Złodziej w domu
fot. Daniel Dorsa

8 minut czytania

/ Muzyka

Złodziej w domu

Piotr Kowalczyk

Płyta „Ignorance” The Weather Station mogłaby być ślicznym, kameralnym i budzącym uczucie beztroski albumem. Takim, którego najlepiej posłuchać w samochodzie ze znajomymi w drodze na jakiś festiwal. Jest jednak czymś zgoła przeciwnym

Jeszcze 2 minuty czytania

W czasach, gdy rozmowa o pogodzie przestała być niewinna i stała się polityczna, nazwa projektu The Weather Station też zaczęła nieść ze sobą, po kilkunastu latach istnienia zespołu, dodatkowe znaczenia. A teraz zespół, dowodzony przez kanadyjską artystkę Tamarę Lindeman, nagrał album, który m.in. opowiada o końcu niewinnego zachwytu w patrzeniu na przyrodę.

Krótki opis na instagramowym profilu Weather Station głosi: IGNORANCJA JEST WSZĘDZIE I JEST GDZIEKOLWIEK. Hasło (brzmiące, przyznaję, znacznie lepiej w angielskim oryginale) odnosi się oczywiście do dostępności sklepowej nowego albumu. Nawiązuje też jednak sprytnie do jego treści. Ignorancja – nosisz ją w sobie.    

Nowe dzieło Tamary Lindeman, działającej na lokalnej scenie Toronto od połowy pierwszej dekady XXI wieku, po raz pierwszy polecił mi przebiegły algorytm pewnego serwisu streamingowego. Od razu wyczułem pewne pokrewieństwo mentalne z nieznaną mi wcześniej zbyt dobrze Kanadyjką. „Ignorance” od pierwszych taktów brzmi znajomo. Lindeman jest niemal moją rówieśniczką, ma 36 lat i jej projekt Weather Station najbardziej na miejscu byłby chyba w pierwszej dekadzie XXI wieku. Ktoś mógłby nawet powiedzieć, że słyszał takich płyt dziesiątki, i miałby rację. The Weather Station kojarzyć się może ze złotą erą estetyki singer-songwriter. Na początku wieku artystki takie jak Feist (rodaczka Lindeman), Cat Power, Neko Case oraz wiele innych, grające czasem surowo, czasem bardziej barokowo, nagrywały swoje najlepsze albumy, a estetyka folkowych songwriterów zaczęła być chętnie anektowana przez reklamy i kino niezależne (a potem również przez seriale).

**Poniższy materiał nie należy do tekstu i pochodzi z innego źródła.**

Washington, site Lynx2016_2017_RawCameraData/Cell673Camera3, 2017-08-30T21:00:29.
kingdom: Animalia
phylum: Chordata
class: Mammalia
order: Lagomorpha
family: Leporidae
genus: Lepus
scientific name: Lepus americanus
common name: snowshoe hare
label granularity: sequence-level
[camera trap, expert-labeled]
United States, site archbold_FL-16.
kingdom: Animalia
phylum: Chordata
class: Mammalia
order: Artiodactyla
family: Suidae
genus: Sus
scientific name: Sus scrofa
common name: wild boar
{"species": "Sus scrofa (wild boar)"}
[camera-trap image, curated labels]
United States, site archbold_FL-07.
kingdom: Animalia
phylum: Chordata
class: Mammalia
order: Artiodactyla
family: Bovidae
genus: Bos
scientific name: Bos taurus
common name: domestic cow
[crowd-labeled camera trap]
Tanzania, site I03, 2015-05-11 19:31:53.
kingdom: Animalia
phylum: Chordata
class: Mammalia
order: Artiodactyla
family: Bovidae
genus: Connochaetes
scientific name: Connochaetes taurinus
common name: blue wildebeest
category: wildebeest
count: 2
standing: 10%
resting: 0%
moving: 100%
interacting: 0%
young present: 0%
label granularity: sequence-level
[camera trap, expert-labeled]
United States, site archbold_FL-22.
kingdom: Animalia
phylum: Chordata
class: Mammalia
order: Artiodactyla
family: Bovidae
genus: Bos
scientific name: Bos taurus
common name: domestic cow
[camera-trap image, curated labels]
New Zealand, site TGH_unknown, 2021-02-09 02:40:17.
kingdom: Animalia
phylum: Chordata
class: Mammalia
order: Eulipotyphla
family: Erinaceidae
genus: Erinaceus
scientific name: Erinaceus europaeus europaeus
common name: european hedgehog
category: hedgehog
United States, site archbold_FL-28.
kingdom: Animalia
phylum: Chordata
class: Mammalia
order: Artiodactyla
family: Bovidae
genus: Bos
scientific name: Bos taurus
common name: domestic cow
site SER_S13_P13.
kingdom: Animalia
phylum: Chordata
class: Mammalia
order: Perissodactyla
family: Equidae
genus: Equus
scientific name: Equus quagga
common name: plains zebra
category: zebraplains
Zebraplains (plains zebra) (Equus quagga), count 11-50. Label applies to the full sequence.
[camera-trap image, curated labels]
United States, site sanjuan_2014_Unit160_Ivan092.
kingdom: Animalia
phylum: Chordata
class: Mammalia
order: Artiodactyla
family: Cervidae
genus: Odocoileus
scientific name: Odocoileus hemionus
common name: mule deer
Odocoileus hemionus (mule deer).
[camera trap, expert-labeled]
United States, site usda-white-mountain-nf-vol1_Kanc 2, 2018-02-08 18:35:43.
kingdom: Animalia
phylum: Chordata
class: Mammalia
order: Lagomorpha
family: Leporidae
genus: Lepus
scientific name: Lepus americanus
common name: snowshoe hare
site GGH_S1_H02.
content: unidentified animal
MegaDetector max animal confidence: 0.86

To muzyka z uniwersum serialu „Girls”, a nie z „Euphorii”.

Również na poziomie pozamuzycznym Weather Station to projekt trochę oldskulowy – dla Lindeman nagranie albumu oznacza wyjazd w trasę koncertową, płytę wydaje raz na trzy lata, piosenki na jej najnowszym albumie trwają od trzech do pięciu minut, prezencja online’owa jest spokojna i mało wymuszona. Nie przypomina konceptualnych sztuczek, do których ucieka się wielu artystów i artystek, żeby wyróżnić się w zgiełku sieciowym – zwykła dziewczyna mająca do zaoferowania tylko swoją wrażliwość. Żadnych niespodzianek, żadnych gości z zupełnie innego świata albo promocyjnych sztuczek. Który mamy rok? 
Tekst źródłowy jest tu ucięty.